The brand’s next large retail project is the reopening on Monday of its store on Milan’s bustling Corso Vittorio Emanuele strip. Also on Monday, Maramotti will unveil Max Mara Atelier, a new capsule collection that will serve as a research lab for the brand. The fall debut spotlights a Max Mara specialty — coats — with a lineup of 17 styles in cashmere, baby camelhair, alpaca, silk duchesse and a triple wool and silk organdy, enriched with embroideries and silk linings.

The new four-floor Milan store measures 16,200 square feet and houses an area dedicated to design. It is the largest Max Mara store in the world. The warm-toned, softly lit space is linear and filled with organic materials, primarily recycled oak and ipê wood obtained from the seats of a century old Argentinean stadium. Another highlight is the imposing helicoidal staircase made from burnished copper and ash-streaked oak. The store, like all other Max Mara’s units, was designed in-house.

“I started working on the group’s retail strategy in the Eighties and frankly I think I’ve built more square meters than many architects,” chuckled Maramotti.

One experience he likes to recall is when the company acquired an old bookstore in the heart of Florence destined to become a Max Mara unit. The locals rose up in arms, resenting the fact that yet another fashion house had evicted a historical landmark. “What we discovered was that unbelievably the librarians had painted over 15th century Medici frescoes,” said Maramotti. “We did our best to bring them back and during store hours clients could see workers in white lab coats working on the frescoes. The whole things became an attraction.”

And while other fashion brands have branched out into more and more product categories — from men’s wear to beauty and even home goods — the Maramottis have stayed focused on Max Mara’s core: women’s rtw and accessories. “The product is our lighthouse, our DNA,” said Maramotti, adding the company will keep growing its robust accessories business with dedicated areas in its stores.

That isn’t to say the company remains insular. Over the years Max Mara has sought creative input from the likes of Karl Lagerfeld, Franco Moschino, Stefano Gabbana and Domenico Dolce and Narciso Rodriguez before they became marquee names. Such stints were always handled discreetly. The company recently has also been collaborating with young talents from the Royal College of Art and Kingston College, both in London.

“Many important designers like to sit at a table with us because there aren’t that many structures organized like ours and with as much experience,” said Maramotti.

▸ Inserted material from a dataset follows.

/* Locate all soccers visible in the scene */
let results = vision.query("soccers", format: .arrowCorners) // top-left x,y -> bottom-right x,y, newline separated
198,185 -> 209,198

That much is true. As Max Mara grew, its founder Achille Maramotti understood the importance of large-scale production, marrying industrial processes with skilled workmanship. In the Manifattura di San Maurizio, a predominantly female workforce of 250 is hunched over workbenches like laborious bees, a quiet drone permeating the cavernous 108,000-square-foot factory, which was built six years ago. Here, 100,000 garments are produced each year, some of which require 150 steps, while it can take five hours for a coat to work its way from raw fabric to finished product. The factory is located near its predecessor, an austere brick, glass and cement building built in the Fifties that since the fall of 2007 has housed the 43-room Collezione Maramotti art gallery. Some 250 artworks by the likes of Francis Bacon, David Salle, Mimmo Palladino, Jean-Michel Basquiat and Peter Hally exhibit the late founder’s knowledge of modern and contemporary art via a collection he began to assemble in the Sixties. Achille Maramotti was known to buy directly from the studios of up-and-coming artists before they rose to fame.

That kind of vision, both in art and in business, has driven the Marimottis since the founding of Max Mara. And a balance of caution and daring remain the family’s mantra today.

Luigi Maramotti uses a metaphor to describe the future, citing a man trekking up a mountain road that he’s never walked before. “He sticks to the trail, wary of precipices and is concentrated because he doesn’t know what lies ahead,” said Maramotti. “What guides him is his past experiences and knowing his limits. I don’t believe in revolution, but I believe in the added value of a company if built on solid grounds. The future means capitalizing on that.”